In a patient who is experiencing some form of heart block, there is a portion of the electrical pathway that is not working correctly.
First Degree Heart Block
The electrical impulse flowing through the heart is delayed when moving from the atria to the ventricles in a first degree heart block. The PR interval is greater than 0.2 seconds long. The atria contract and then there is an abnormal delay before the ventricles contract. This is commonly seen in athletes. Medications can also cause patients to have a first degree heart block. Patients are usually asymptomatic.
Second Degree Heart Block
Mobitz Type I (AKA Wenckebach)
This type of second degree heart block does not happen as commonly. I think I've only seen it a couple of times in the six years I've been a nurse. With this type of heart block, the electrical signals get more and more delayed with each beat until one electrical signal does not reach the ventricles at all. You see the PR interval increasing with each beat and then one P wave alone. After the dropped beat, the electrical impulses start up again with P wave followed directly by a QRS complex. Patients can experience dizziness related to this type of heart block.
Mobitz Type II
With Mobitz Type II, it is similar to Type I in that the electrical impulses are not being transmitted to the ventricles efficiently. The main difference is that Type II is not as systematic as Type I; sometimes the electrical signals will continue to the ventricles and sometimes they won't. In the strip below, you can see there are two separate P waves that have no QRS complexes directly following them. Patients need pacemakers placed to treat this type of heart block.

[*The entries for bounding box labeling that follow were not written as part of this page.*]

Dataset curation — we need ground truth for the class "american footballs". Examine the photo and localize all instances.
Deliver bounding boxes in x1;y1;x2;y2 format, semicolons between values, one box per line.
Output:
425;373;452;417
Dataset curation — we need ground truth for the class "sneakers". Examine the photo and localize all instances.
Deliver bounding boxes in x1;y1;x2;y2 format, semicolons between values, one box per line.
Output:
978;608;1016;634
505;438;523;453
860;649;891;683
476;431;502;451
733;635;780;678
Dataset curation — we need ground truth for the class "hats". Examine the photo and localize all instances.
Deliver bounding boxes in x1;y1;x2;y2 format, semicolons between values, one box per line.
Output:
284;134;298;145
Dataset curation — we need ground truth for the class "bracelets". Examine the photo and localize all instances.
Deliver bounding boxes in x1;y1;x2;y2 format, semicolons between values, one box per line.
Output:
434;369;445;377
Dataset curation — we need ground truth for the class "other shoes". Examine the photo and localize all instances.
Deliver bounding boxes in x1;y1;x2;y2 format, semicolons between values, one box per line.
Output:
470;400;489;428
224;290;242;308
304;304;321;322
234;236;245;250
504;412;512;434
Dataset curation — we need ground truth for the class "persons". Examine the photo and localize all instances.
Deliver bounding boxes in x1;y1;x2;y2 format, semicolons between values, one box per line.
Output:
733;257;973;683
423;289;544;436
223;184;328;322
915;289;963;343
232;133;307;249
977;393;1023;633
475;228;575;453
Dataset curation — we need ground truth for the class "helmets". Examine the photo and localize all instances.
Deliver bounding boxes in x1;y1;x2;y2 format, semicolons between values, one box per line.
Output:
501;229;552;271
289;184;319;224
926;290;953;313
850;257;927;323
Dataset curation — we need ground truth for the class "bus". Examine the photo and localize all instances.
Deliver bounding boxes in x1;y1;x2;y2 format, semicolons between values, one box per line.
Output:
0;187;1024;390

Third Degree Heart Block (complete Heart Block)
Third degree heart block is also called complete heart block or complete AV block. This is because none of the electrical signals from the AV node reach the ventricles. When the ventricles do not receive any electrical impulses from the atria, they naturally beat at a much slower pace. This is not aligned with the beats of the atria. The atria continue to beat at the same pace and the ventricles continue to beat at the same pace, but they are completely unaware of each other. Each part of the heart has an intrinsic electrical pulsing system built into it in case other parts of the heart are not working.
The intrinsic rate of the SA node is 60-100 beats per minute (so you should see about that many P waves per minute).
The intrinsic rate of the AV node is 40-60 beats per minute, but this portion of the heart is where the electrical blockage occurs.
The intrinsic rate of the Purkinje fibers is 20-40 beats per minute which is what is causing the QRS complex to form. You would expect to see a ventricular rate of 20-40 beats per minute because that is how frequently the Purkinje fibers are going to fire.
This type of heart block is a medical emergency and can result in cardiac arrest and death. A patient needs to be temporarily externally paced and then have a pacemaker inserted to treat this type of heart block.